UV cross-linking and EMSA of protein binding to sequences surrounding the late poly(A) signal. (A) Diagram of the HPV-31 late gene 3′ UTR sequences showing the positions of the probes used for protein binding studies. Hatched box, MIE; grey box, poly(A) and CstF binding sites; stippled box, SIE; lines, positions of NLE probe (nt 7041 to 7141), M probe (nt 7161 to 7211), and S probe (nt 7284 to 7343). (B) UV cross-linking of 32P-labeled NLE, M, and S probes to HeLa nuclear extracts. Lane 1, NLE (101 nt); lane 2, M (50 nt); lane 3, S (60 nt). Asterisks, minor proteins of similar sizes that bind both NLE and M probes. (C) UV cross-linking of 32P-labeled M and S probes to bacterially expressed CstF-64 RBD. Lane 1, GST-tagged CstF-64 RBD protein with an M probe; lane 2, GST-tagged CstF-64 RBD protein with an S probe; lane 3, GST protein with an M probe; lane 4, GST protein with an S probe. 64 RBD, GST-tagged CstF-64 RBD. (D) EMSA of 32P-labeled NLE, M, and S probes using HeLa cell nuclear extracts.
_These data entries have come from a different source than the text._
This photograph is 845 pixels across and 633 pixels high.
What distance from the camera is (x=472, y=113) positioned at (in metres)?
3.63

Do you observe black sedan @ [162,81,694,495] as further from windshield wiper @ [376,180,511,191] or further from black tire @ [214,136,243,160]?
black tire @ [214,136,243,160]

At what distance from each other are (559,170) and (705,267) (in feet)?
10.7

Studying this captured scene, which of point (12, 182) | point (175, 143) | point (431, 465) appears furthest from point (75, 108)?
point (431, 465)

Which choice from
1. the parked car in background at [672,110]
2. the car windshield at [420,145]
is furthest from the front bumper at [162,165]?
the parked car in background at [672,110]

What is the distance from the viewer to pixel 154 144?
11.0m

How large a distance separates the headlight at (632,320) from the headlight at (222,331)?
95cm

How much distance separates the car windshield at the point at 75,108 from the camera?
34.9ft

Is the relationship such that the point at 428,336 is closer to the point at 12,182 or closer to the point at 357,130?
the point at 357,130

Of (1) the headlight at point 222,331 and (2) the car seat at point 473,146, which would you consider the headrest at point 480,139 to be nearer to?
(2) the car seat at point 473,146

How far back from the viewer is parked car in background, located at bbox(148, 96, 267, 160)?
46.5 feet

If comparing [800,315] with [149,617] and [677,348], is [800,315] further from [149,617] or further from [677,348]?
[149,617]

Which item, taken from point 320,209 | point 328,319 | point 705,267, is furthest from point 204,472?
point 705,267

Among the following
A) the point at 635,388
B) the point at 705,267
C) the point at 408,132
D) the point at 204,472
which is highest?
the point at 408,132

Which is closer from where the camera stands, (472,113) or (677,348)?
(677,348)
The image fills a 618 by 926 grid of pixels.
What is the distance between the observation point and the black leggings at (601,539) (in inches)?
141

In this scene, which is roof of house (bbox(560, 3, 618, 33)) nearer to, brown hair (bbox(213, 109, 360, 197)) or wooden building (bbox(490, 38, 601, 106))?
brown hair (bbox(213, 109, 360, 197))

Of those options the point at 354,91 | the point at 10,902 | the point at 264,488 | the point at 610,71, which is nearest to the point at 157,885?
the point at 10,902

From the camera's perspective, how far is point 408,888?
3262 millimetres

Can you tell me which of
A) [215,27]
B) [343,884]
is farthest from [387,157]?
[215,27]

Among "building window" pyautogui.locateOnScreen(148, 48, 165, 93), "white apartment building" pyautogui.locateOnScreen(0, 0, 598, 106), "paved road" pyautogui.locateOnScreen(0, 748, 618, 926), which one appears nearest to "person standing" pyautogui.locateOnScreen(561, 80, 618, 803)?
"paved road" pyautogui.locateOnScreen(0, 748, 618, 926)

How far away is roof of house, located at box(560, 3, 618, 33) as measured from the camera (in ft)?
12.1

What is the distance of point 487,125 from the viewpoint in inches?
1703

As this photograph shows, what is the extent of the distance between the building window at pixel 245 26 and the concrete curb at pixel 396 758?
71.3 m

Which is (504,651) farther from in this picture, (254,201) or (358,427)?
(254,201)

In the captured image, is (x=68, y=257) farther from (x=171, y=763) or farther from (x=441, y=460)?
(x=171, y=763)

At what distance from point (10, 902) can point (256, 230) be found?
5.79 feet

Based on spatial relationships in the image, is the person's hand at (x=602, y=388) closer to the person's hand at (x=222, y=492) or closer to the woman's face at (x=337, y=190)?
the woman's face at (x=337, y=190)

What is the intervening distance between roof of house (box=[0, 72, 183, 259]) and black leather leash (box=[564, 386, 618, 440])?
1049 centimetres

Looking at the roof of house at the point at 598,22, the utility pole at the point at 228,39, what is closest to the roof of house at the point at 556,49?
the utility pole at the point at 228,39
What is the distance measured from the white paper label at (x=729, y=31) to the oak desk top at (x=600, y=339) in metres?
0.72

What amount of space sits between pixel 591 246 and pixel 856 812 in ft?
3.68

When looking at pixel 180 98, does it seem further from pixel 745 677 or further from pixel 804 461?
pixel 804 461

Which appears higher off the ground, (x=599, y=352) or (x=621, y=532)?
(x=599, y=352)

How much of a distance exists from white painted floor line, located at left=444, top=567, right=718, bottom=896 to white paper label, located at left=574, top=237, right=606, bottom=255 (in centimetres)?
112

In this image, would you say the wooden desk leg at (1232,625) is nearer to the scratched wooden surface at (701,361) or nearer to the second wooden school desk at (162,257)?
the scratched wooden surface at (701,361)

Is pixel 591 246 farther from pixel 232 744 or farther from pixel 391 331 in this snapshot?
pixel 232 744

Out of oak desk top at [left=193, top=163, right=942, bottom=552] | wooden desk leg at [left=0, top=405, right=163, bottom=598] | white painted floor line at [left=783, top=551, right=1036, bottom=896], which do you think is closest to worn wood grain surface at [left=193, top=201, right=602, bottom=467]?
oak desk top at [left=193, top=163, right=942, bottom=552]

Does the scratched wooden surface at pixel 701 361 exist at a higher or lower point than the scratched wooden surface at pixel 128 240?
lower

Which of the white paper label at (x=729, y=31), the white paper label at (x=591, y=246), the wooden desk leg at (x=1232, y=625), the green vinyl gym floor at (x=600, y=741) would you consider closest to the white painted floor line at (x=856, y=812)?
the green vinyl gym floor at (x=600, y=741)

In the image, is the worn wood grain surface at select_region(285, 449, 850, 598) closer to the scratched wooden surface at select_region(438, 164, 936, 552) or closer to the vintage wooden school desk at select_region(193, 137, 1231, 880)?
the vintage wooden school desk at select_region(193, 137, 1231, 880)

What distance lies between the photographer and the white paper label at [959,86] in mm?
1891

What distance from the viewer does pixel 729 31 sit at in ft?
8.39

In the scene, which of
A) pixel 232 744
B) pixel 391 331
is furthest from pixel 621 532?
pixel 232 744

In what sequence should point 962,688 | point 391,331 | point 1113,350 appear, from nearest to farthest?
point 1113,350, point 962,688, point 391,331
RNA-protein complexes and free probes are bracketed. Arrows, RNA-protein complexes; NE, HeLa nuclear extracts. (E) EMSA competition assay. Lanes 1 to 8, 32P-labeled NLE probe (1.5 pmol); lane 1, no extracts; lane 2, no competitor RNA; lanes 3 to 8, 1- to 32-fold molar excess, i.e., 1.5 to 48 pmol of in vitro-transcribed unlabeled M RNA; lanes 9 to 16, 32P-labeled M probe (1.5 pmol); lane 9, no extracts; lane 10, no competitor RNA; lanes 11 to 16, 1- to 32-fold molar excess, i.e., 1.5 to 48 pmol of in vitro-transcribed unlabeled NLE RNA. (F) EMSA competition assay. Lanes 1 to 8, 32P-labeled M probe (1.5 pmol); lane 1, no extracts; lane 2, no competitor RNA; lanes 3 to 6, 1- to 32-fold molar excess, i.e., 1.5 to 48 pmol of in vitro-transcribed unlabeled S RNA; lanes 9 to 16, 32P-labeled S probe (1.5 pmol); lane 9, no extracts; lane 10, no competitor RNA; lanes 11 to 16, 1- to 32-fold molar excess, i.e., 1.5 to 48 pmol of in vitro-transcribed, unlabeled M RNA.